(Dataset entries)
>>>
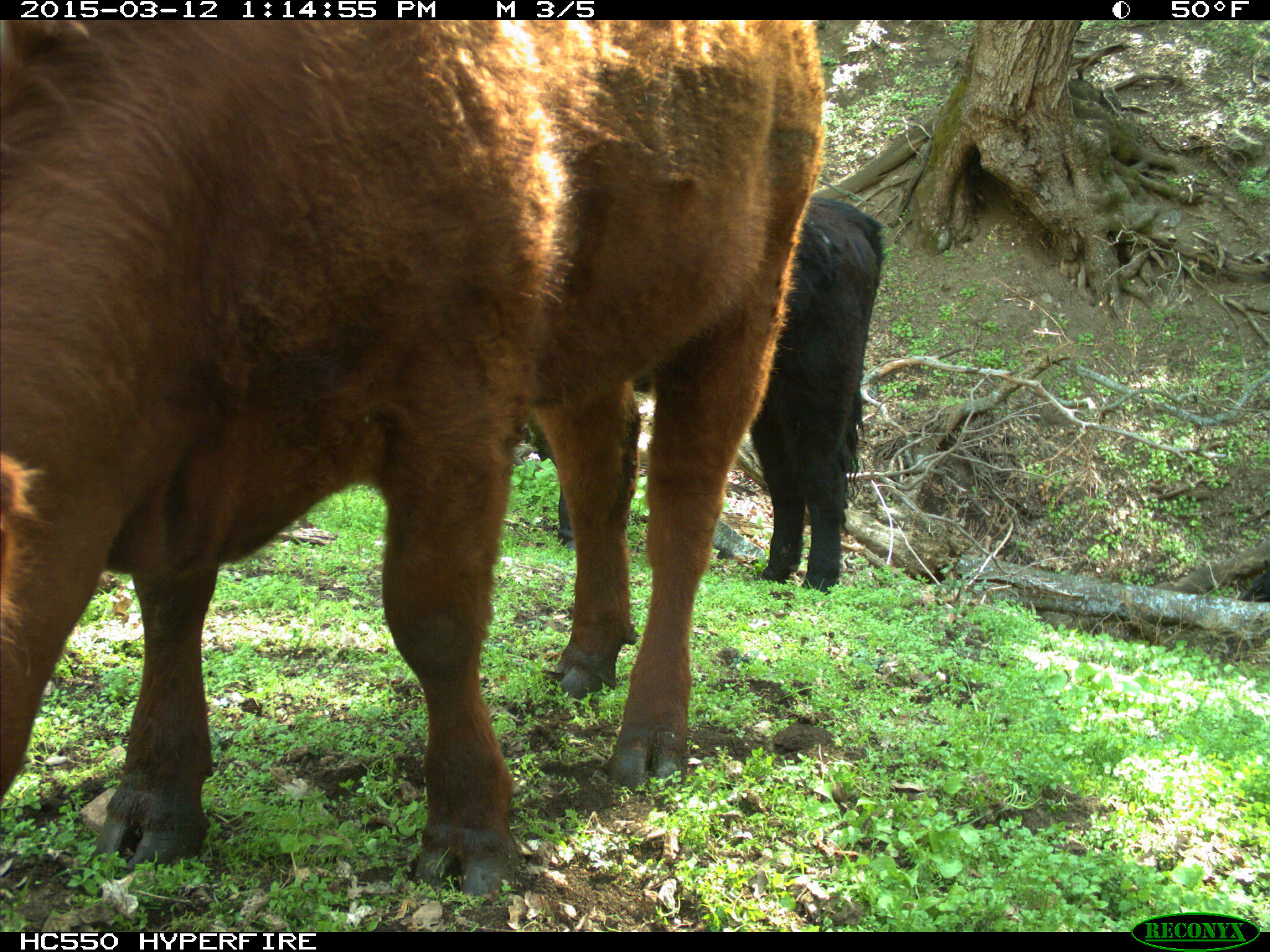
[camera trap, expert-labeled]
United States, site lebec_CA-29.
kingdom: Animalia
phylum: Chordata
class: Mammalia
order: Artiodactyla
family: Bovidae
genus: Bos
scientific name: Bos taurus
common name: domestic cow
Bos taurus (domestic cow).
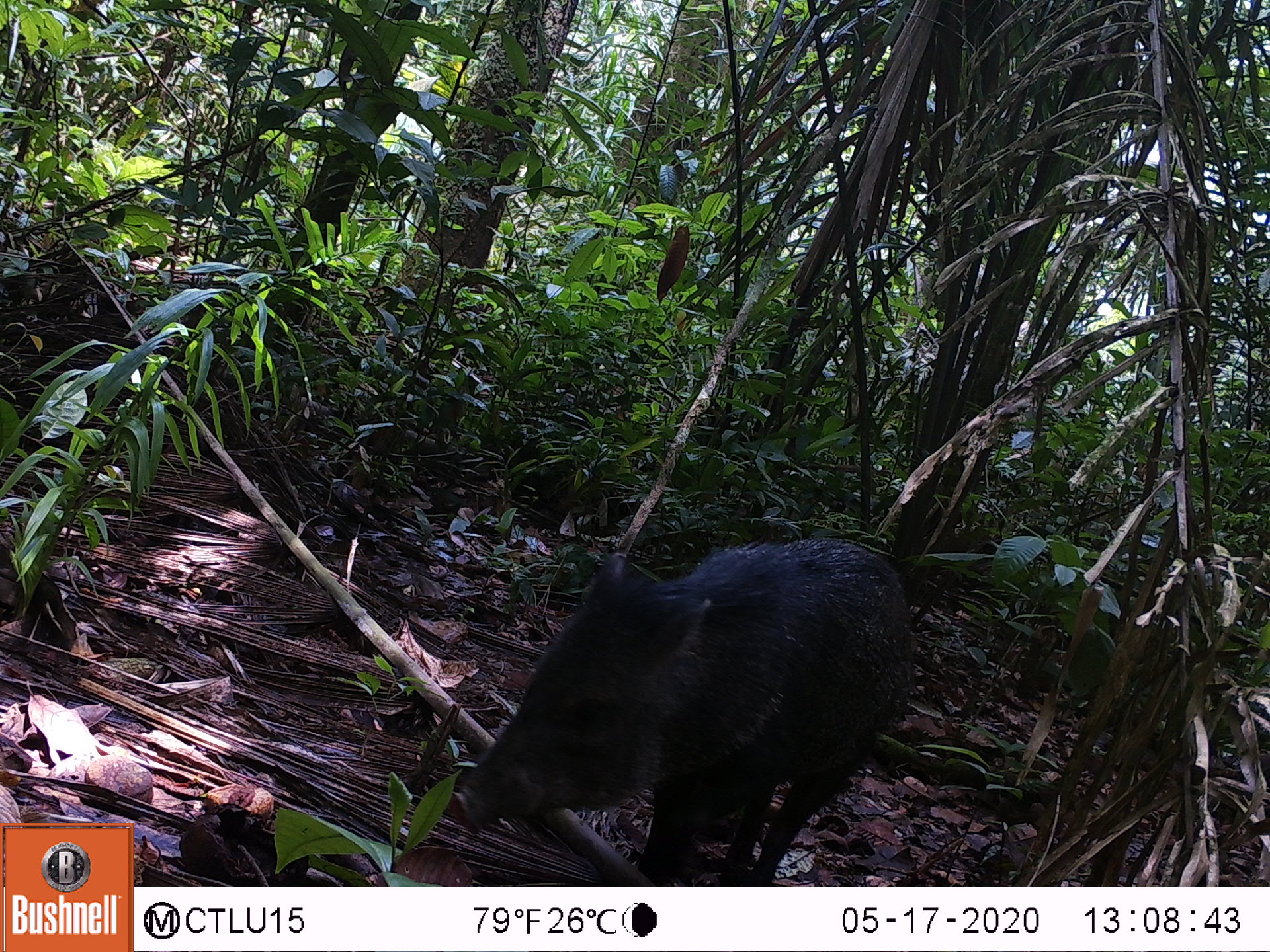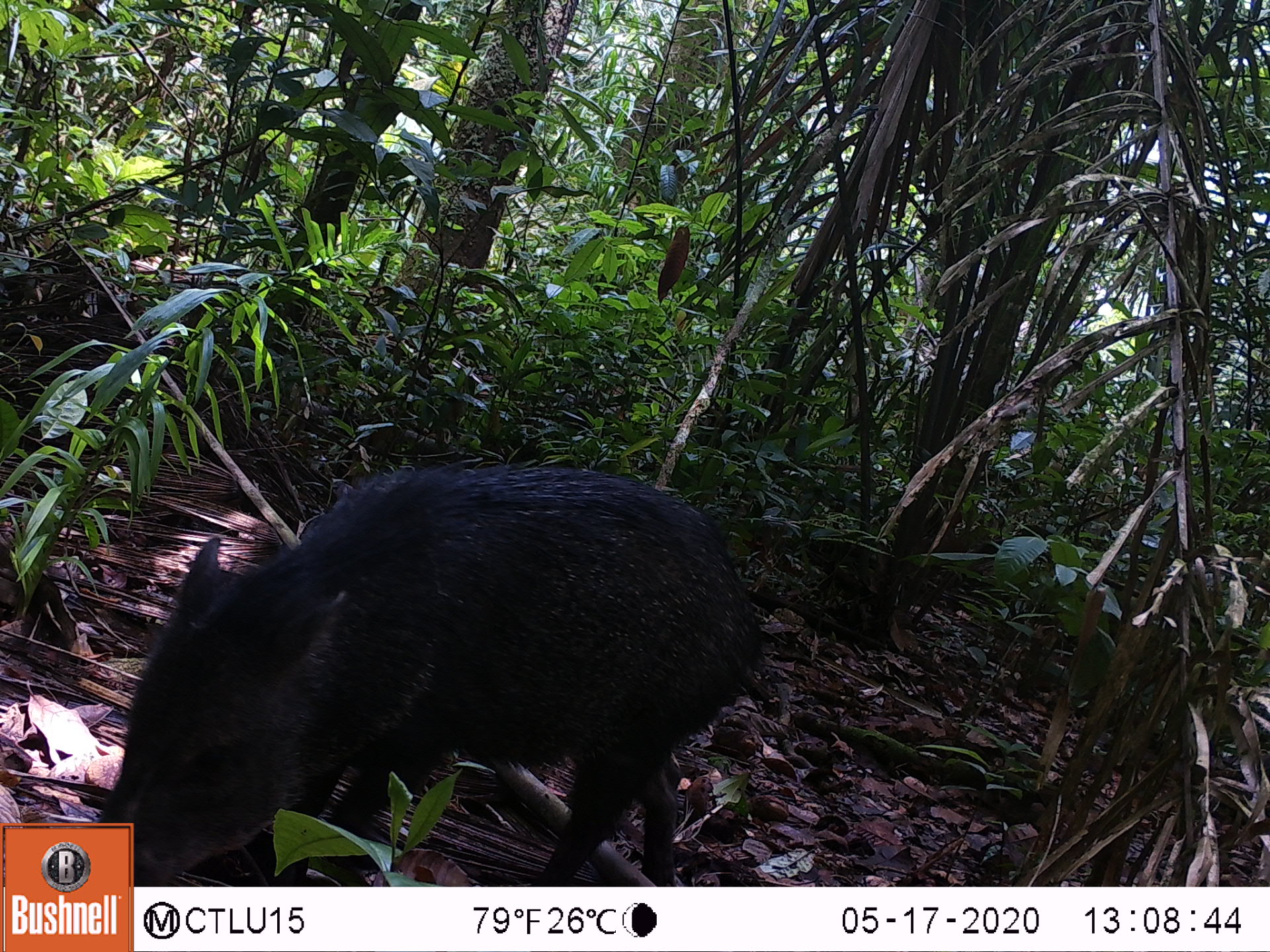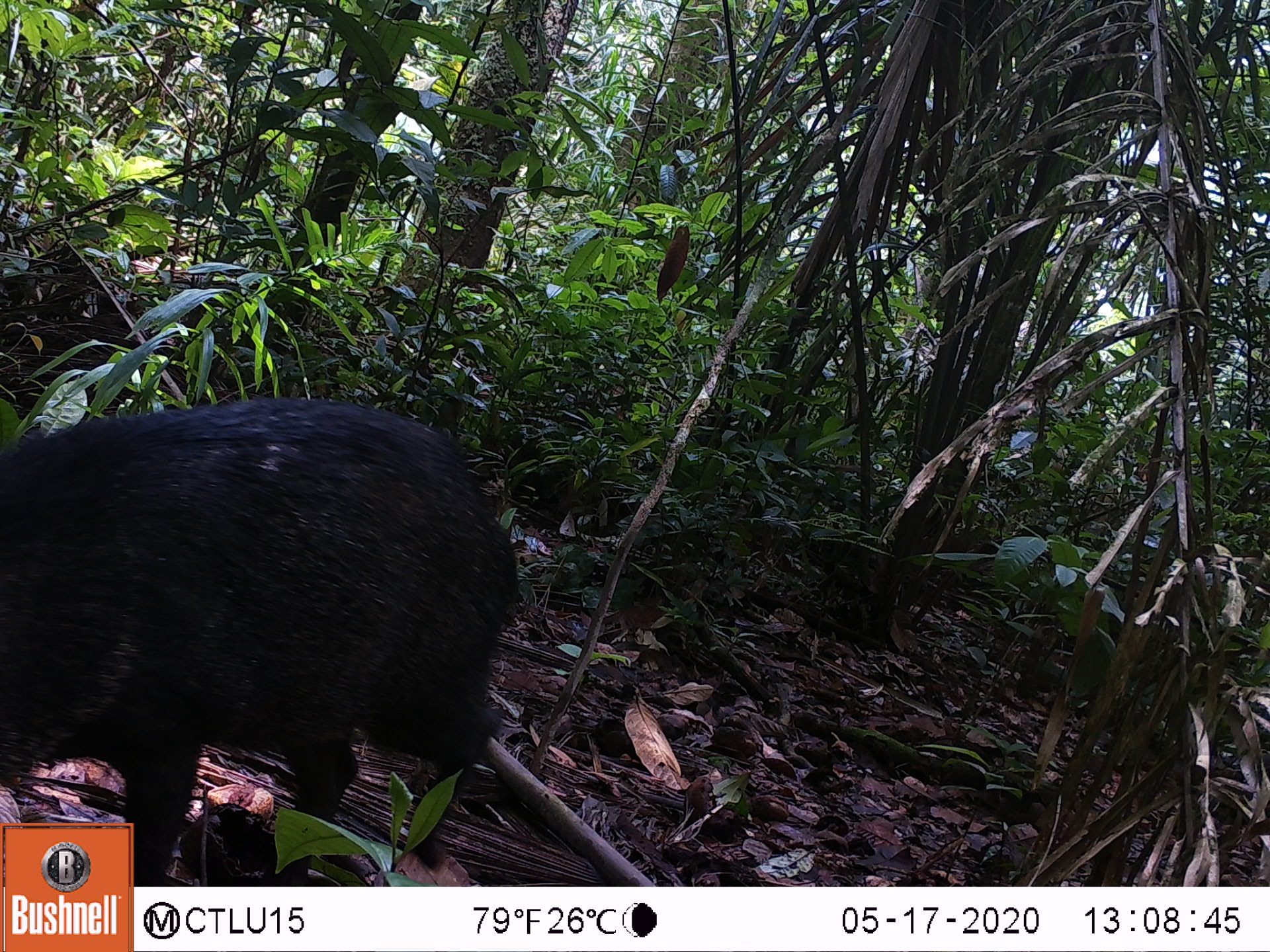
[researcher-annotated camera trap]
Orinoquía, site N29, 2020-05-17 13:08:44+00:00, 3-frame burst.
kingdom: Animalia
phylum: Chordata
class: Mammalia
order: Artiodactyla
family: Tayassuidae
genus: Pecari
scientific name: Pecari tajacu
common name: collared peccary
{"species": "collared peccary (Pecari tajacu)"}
<<<
>>>
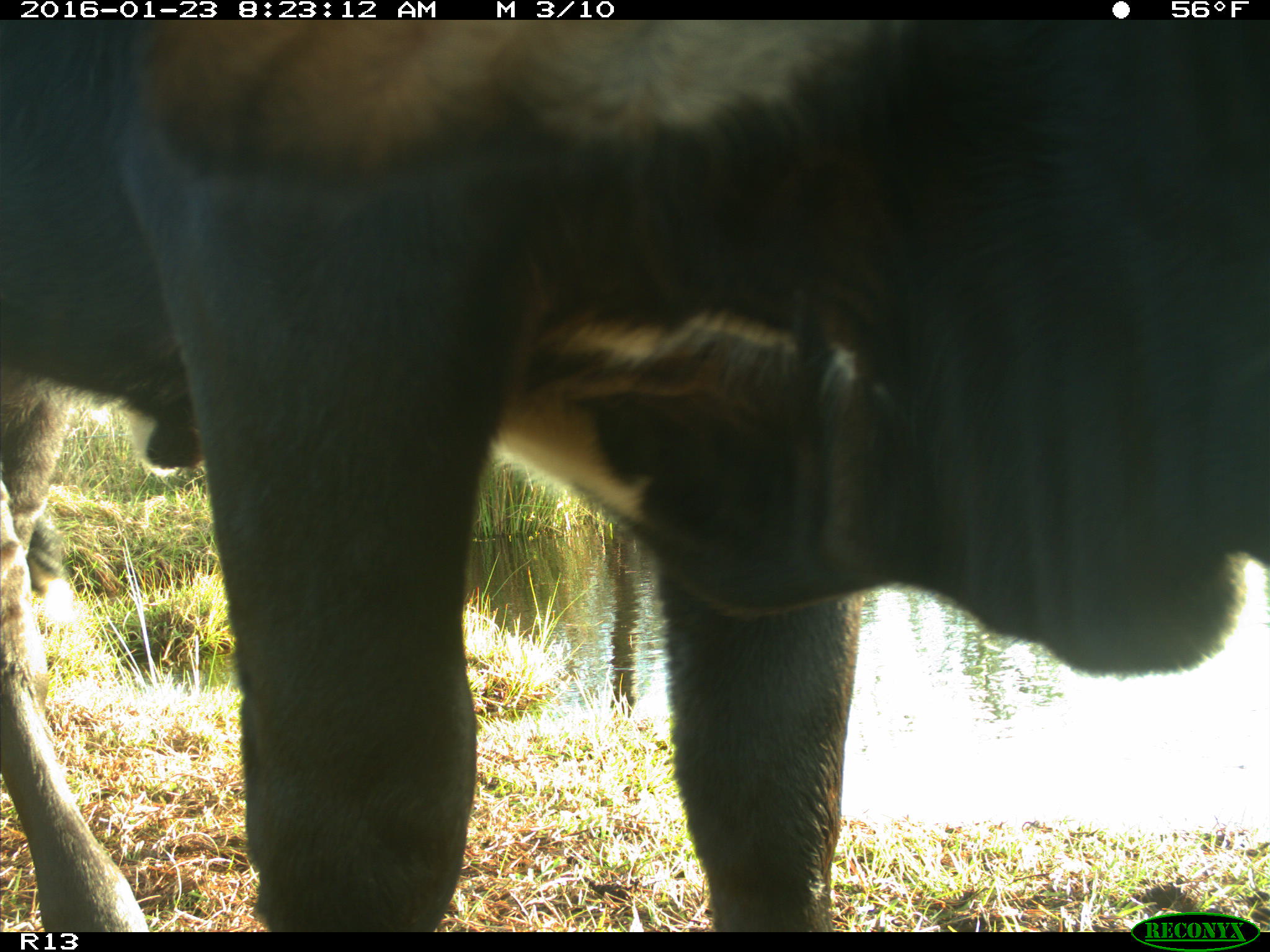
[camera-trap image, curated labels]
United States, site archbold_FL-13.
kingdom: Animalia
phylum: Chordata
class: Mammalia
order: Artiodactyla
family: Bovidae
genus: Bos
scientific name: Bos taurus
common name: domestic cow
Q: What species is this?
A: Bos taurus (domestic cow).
<<<
Among the lines above, count those that include the word "site". Give only the result.

(FINAL ANSWER)
3